— Quoted passage —
|---|

This article investigates how a simple but elegant technique, which our master builders of yore had learnt from nature, can reduce cooling load in air conditioned halls. Sheetal Minar at the CII Sohrabji Godrej Green Building Center at Hyderabad, the subject of this article, has virtually eliminated the fresh air load of the air conditioning system.
There are two ways to lower energy bills – increase the efficiency or reduce the load. Much has been written about increasing the energy efficiency; this article is about reducing the load on the air conditioning system. The method described is rooted in our Indian heritage.
Before talking about the solutions, let us understand the problem.
When reduced to basics, there are two sources of heat in a building – internal and external. Internal sources are mainly people, lights and equipment. External sources are fresh air and the sun. The problem lies in the difference between the external loads in India and those in the West and in the difference in the construction practices between the two.

|---|

— Information —
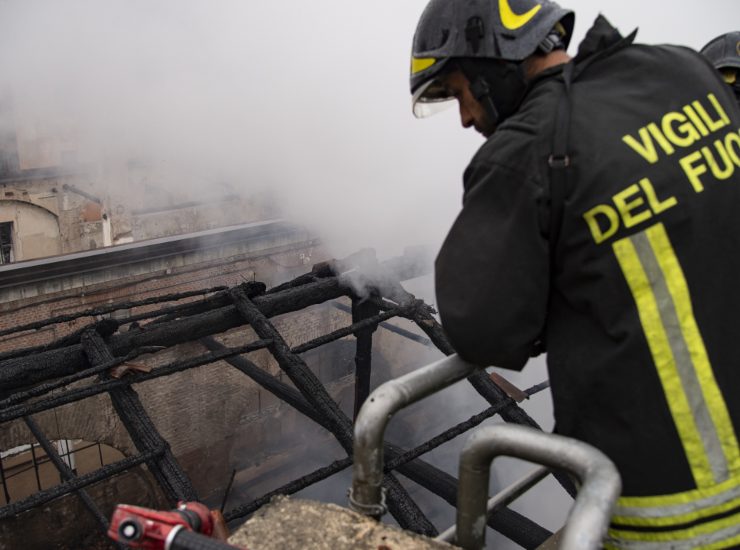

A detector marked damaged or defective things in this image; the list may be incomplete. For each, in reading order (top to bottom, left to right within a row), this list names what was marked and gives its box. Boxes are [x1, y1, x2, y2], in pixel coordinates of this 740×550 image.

charred wooden beam [81, 330, 198, 506]
charred wooden beam [0, 280, 348, 392]
burned roof structure [0, 254, 572, 550]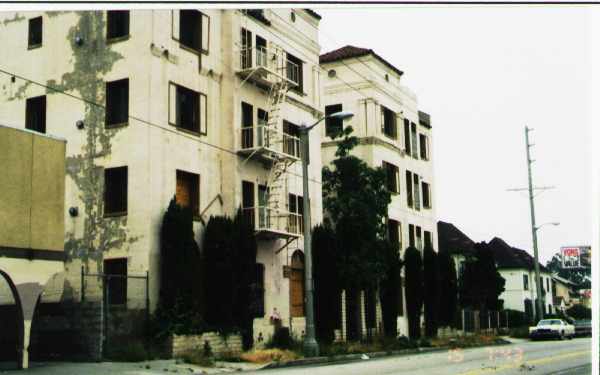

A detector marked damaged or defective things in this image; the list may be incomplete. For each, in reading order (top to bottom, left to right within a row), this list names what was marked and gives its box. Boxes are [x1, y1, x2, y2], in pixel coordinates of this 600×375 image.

peeling paint on wall [45, 10, 138, 272]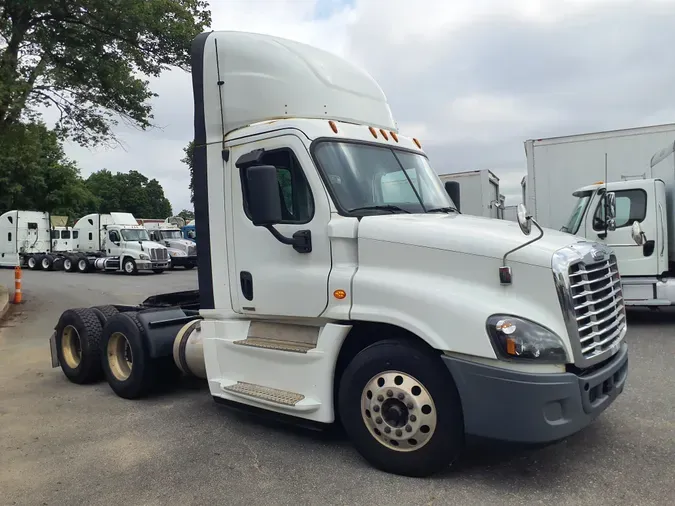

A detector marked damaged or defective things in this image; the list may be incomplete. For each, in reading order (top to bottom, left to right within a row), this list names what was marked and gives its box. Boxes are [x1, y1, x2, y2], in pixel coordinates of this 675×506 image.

cracked asphalt [0, 266, 672, 504]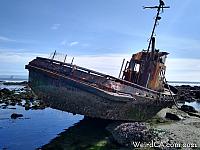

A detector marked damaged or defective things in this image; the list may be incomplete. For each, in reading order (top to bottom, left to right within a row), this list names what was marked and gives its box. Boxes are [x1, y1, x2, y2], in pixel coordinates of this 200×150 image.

rusted shipwreck [25, 0, 177, 120]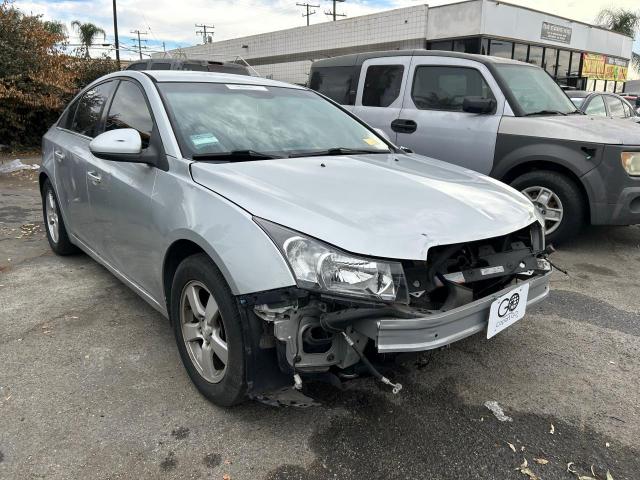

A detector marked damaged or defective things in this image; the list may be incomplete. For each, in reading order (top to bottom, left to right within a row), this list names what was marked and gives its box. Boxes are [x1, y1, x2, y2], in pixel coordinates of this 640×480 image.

crumpled hood [500, 114, 640, 144]
crumpled hood [191, 154, 540, 260]
damaged front end [242, 219, 552, 396]
missing front bumper [352, 274, 552, 352]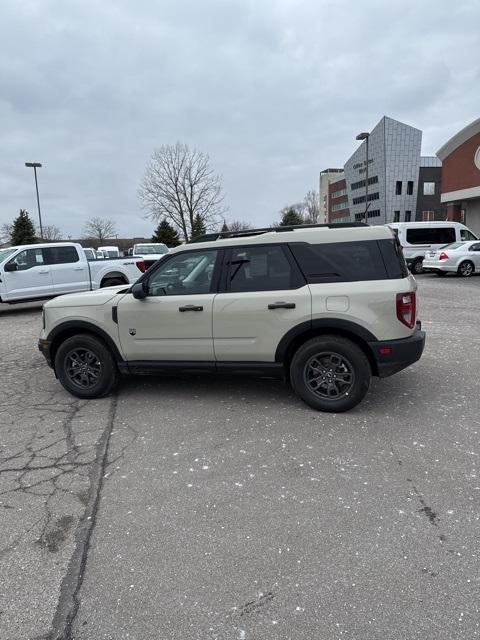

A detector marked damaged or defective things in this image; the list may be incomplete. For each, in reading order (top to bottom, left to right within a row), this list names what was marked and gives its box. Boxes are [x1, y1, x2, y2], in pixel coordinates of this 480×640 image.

cracked pavement [0, 278, 480, 640]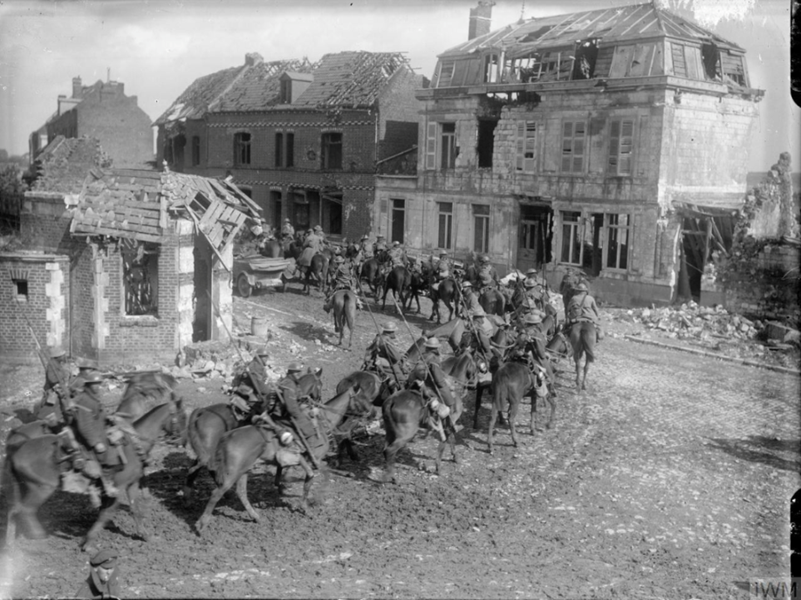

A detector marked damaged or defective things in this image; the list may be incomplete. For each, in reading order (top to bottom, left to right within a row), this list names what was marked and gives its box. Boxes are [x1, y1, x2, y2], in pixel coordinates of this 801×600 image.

|---|

— Your tasks —
**a.** List every source of heat in a building that the cooling-load passage names, internal and external.
**b.** Duplicate the section of the cooling-load passage that begins at the words "This article investigates" and stops after "understand the problem.".

— Solutions for each task —
**a.** People, lights, equipment, fresh air, the sun

**b.**
This article investigates how a simple but elegant technique, which our master builders of yore had learnt from nature, can reduce cooling load in air conditioned halls. Sheetal Minar at the CII Sohrabji Godrej Green Building Center at Hyderabad, the subject of this article, has virtually eliminated the fresh air load of the air conditioning system.
There are two ways to lower energy bills – increase the efficiency or reduce the load. Much has been written about increasing the energy efficiency; this article is about reducing the load on the air conditioning system. The method described is rooted in our Indian heritage.
Before talking about the solutions, let us understand the problem.